Records drawn from a dataset
<<<<
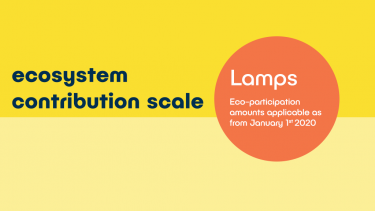 Contribution scale - Lamps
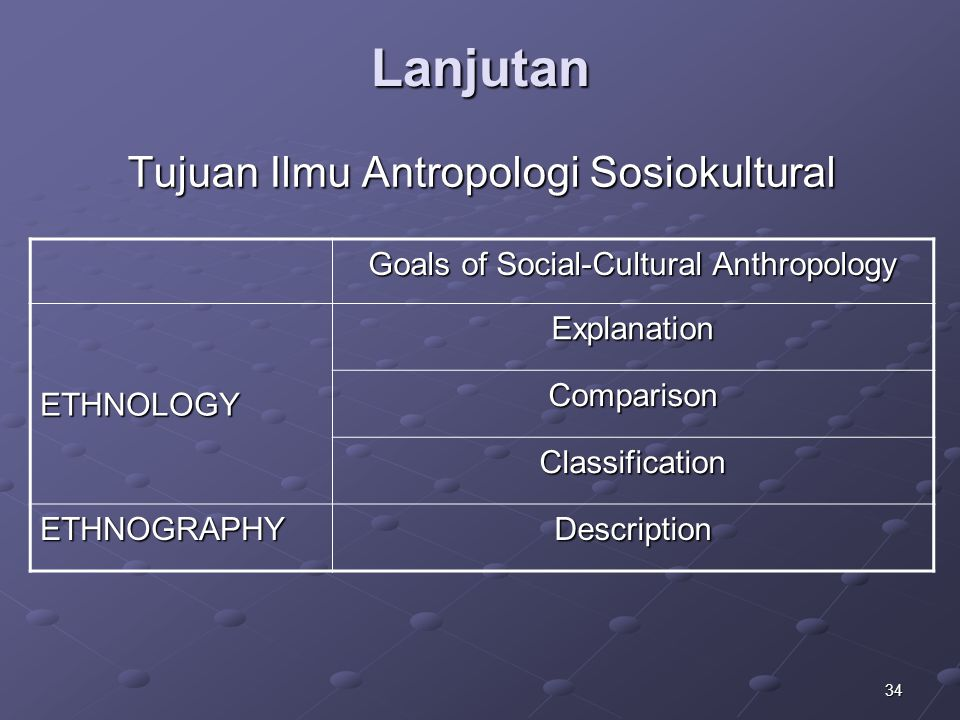34 Lanjutan Tujuan Ilmu Antropologi Sosiokultural Goals of Social-Cultural Anthropology Goals of Social-Cultural Anthropology ETHNOLOGY Explanation Co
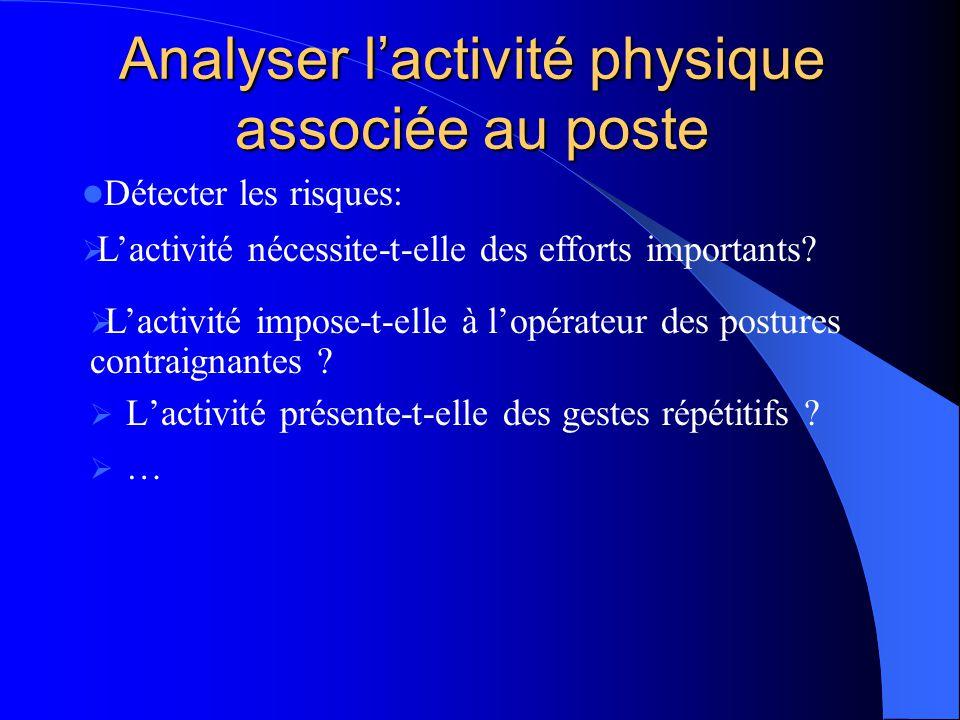 Analyser l'activité physique associée au poste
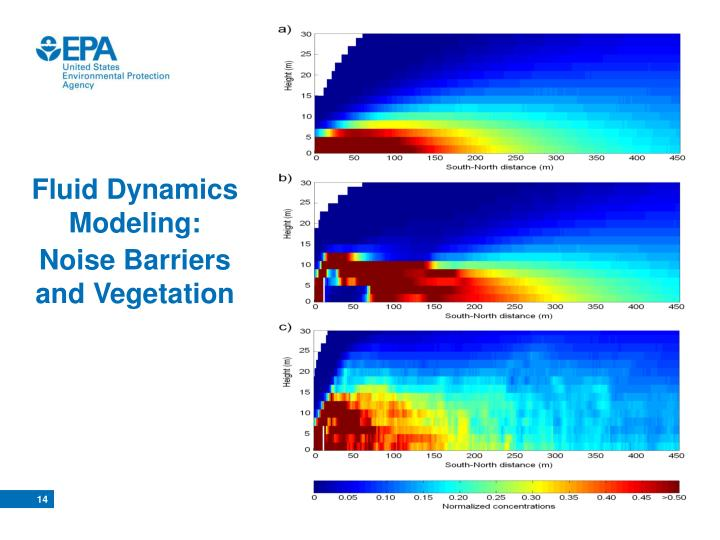 air quality monitoring methods pdf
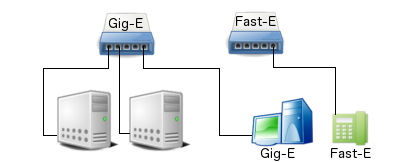 Parallel Network with Gigabit Ethernet Data Network Separated from Fast Ethernet VoIP Network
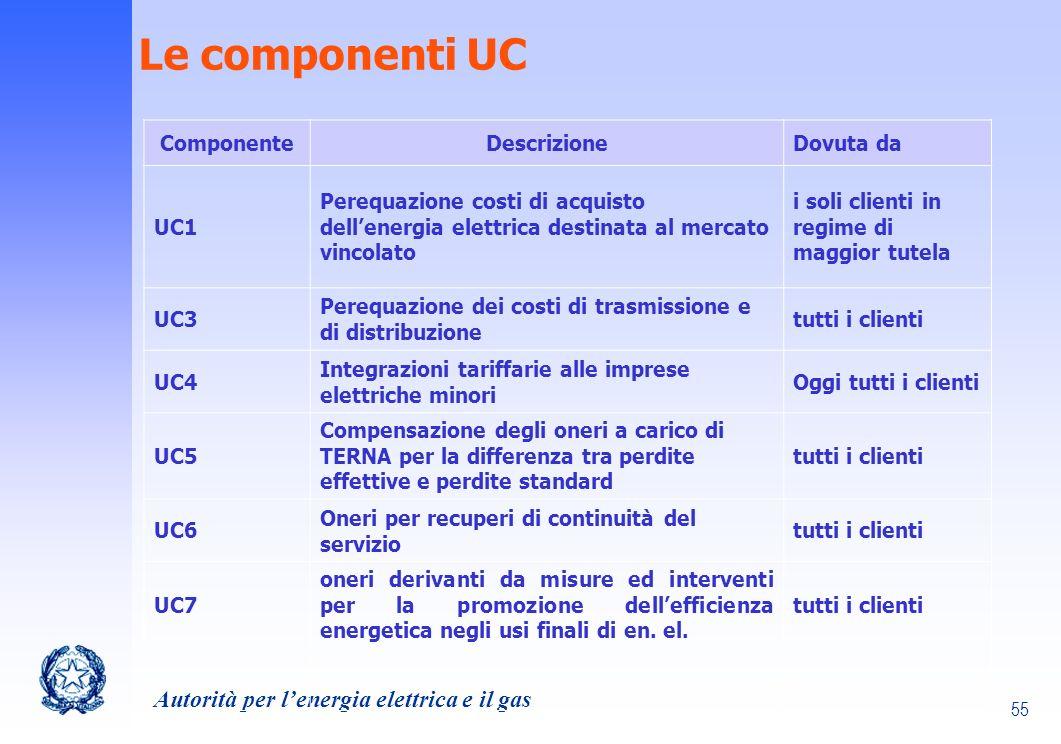 Le componenti UC Componente Descrizione Dovuta da UC1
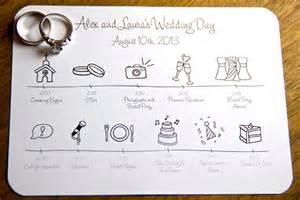 Wedding Day Timeline Template Editable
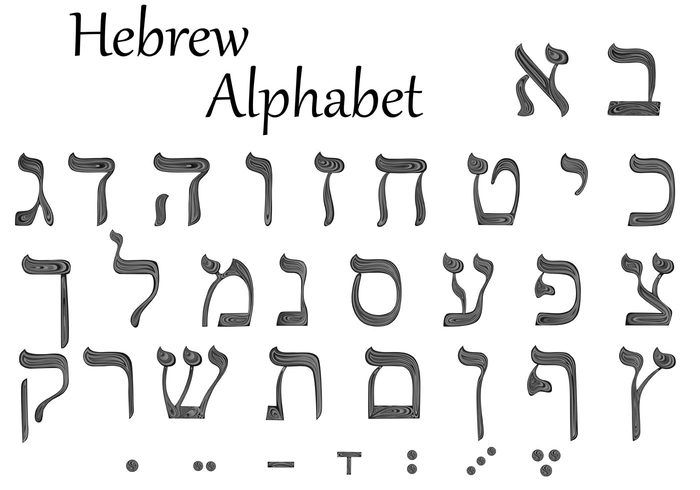 The Set of Letters of the Hebrew alphabet | Hebrew alphabet, Hebrew,  Alphabet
>>>>
Without including any pictures, please restate all the records exactly.

 Contribution scale - Lamps
34 Lanjutan Tujuan Ilmu Antropologi Sosiokultural Goals of Social-Cultural Anthropology Goals of Social-Cultural Anthropology ETHNOLOGY Explanation Co
 Analyser l'activité physique associée au poste
 air quality monitoring methods pdf
 Parallel Network with Gigabit Ethernet Data Network Separated from Fast Ethernet VoIP Network
 Le componenti UC Componente Descrizione Dovuta da UC1
 Wedding Day Timeline Template Editable
 The Set of Letters of the Hebrew alphabet | Hebrew alphabet, Hebrew,  Alphabet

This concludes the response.